As you were so nice to mention your actual problem in a comment, I’ll update my answer once more to respond to that actually. The original answer can be seen below.
It's the string I post to Github Markdown API. This is the only way that unicode character can be accepted. I got the rendered html with the orignal character dada大大
The GitHub Markdown API requires you to send the data as JSON. JSON itself borrows the string escaping from JavaScript, which would be \u5927
for this character. When using the json
module however, you don’t need to worry about that at all:
from urllib import urlopen
import json
text = 'dada大大'
data = json.dumps({ mode: 'markdown', 'text': text }).encode()
r = urlopen('https://api.github.com/markdown', data)
print(r.read().decode()) # <p>dada大大</p>
As you can see, the API accepts the encoded text without problems and correctly produces the correct output, without having to worry about the encoding.

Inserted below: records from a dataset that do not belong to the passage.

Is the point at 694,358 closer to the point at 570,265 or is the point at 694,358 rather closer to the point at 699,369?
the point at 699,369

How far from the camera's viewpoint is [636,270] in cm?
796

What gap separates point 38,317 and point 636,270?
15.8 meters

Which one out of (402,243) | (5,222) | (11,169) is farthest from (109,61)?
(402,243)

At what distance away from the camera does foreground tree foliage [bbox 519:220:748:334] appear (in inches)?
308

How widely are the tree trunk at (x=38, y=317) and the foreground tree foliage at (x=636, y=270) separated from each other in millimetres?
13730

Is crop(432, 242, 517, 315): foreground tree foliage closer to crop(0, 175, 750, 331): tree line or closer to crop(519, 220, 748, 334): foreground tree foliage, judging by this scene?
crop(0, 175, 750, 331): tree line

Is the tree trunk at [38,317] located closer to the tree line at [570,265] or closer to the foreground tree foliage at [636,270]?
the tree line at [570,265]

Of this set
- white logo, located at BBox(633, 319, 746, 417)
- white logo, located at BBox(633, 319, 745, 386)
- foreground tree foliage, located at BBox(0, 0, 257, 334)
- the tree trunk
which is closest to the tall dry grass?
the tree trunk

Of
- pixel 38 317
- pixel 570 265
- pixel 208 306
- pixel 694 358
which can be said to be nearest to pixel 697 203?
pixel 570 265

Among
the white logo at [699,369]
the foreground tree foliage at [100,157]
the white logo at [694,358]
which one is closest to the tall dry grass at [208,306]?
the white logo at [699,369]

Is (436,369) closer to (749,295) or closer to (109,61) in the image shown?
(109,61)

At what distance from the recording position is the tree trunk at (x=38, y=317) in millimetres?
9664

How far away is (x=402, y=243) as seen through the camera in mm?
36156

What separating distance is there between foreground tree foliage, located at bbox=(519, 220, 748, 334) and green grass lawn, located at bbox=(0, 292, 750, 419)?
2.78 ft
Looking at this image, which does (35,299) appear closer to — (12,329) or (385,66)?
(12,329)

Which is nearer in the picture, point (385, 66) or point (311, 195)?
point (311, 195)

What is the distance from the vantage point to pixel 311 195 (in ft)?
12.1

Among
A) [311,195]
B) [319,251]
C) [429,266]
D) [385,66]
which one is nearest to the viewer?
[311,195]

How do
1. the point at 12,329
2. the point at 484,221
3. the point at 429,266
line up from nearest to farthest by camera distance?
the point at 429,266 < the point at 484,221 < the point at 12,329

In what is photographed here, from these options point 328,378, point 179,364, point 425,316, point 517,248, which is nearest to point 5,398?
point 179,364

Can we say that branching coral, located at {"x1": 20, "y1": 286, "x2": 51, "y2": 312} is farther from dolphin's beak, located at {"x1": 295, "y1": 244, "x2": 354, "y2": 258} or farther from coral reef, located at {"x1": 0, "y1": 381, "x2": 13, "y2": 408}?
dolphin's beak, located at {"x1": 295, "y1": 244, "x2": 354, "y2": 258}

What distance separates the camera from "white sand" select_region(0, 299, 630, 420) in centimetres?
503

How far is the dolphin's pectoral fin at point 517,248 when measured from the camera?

Or when using the raw API with the requests
library:
h = { 'Content-Type': 'text/plain' }
r = requests.post('https://api.github.com/markdown/raw', text.encode(), headers=h)
print(r.content.decode()) # <p>dada大大</p>
Original answer
>>> a = 'dada大大'.encode('utf-8')
>>> a
b'dada\xe5\xa4\xa7\xe5\xa4\xa7'
>>> str(a)
"b'dada\\xe5\\xa4\\xa7\\xe5\\xa4\\xa7'"
>>> str(a)[2:-1]
'dada\\xe5\\xa4\\xa7\\xe5\\xa4\\xa7'
>>> print(_)
dada\xe5\xa4\xa7\xe5\xa4\xa7
When you just do str(a)
you will get the string representation of the bytes string. Of course, when you just use it like that in the interpreter, the interpreter will actually call repr
on it to display it. And a string that contains backslashes will have them escaped as \\
. That’s where those came from.
And finally, you have to strip of the b'
and the trailing '
to get just the content of the string representation of the bytes string.
Side note: str()
and repr()
will produce the same result when used on bytes objects.
According to Poke's answer, what I need is preventing autoescaping of repr
.
No, you don’t. There are no double backslashes in the final string. They only appear because when you enter stuff in your REPL, it will output the return values of things to the console after calling repr
on them. But that does not mean, that the actual string suddenly got changed:
>>> s = str(a)[2:-1]
>>> len(s)
28
>>> list(s)
['d', 'a', 'd', 'a', '\\', 'x', 'e', '5', '\\', 'x', 'a', '4', '\\', 'x', 'a', '7', '\\', 'x', 'e', '5', '\\', 'x', 'a', '4', '\\', 'x', 'a', '7']
As you can see, there are not double backslashes in the string. Yes, you can see them again, but that’s again only because the return value of list(s)
is being printed by the REPL. Each item of the list is a single character though, including the backslashes. They are just escaped again because '\'
wouldn’t be a valid string.
>>> '\'
SyntaxError: EOL while scanning string literal
>>> '\\'
'\\'
>>> len('\\')
1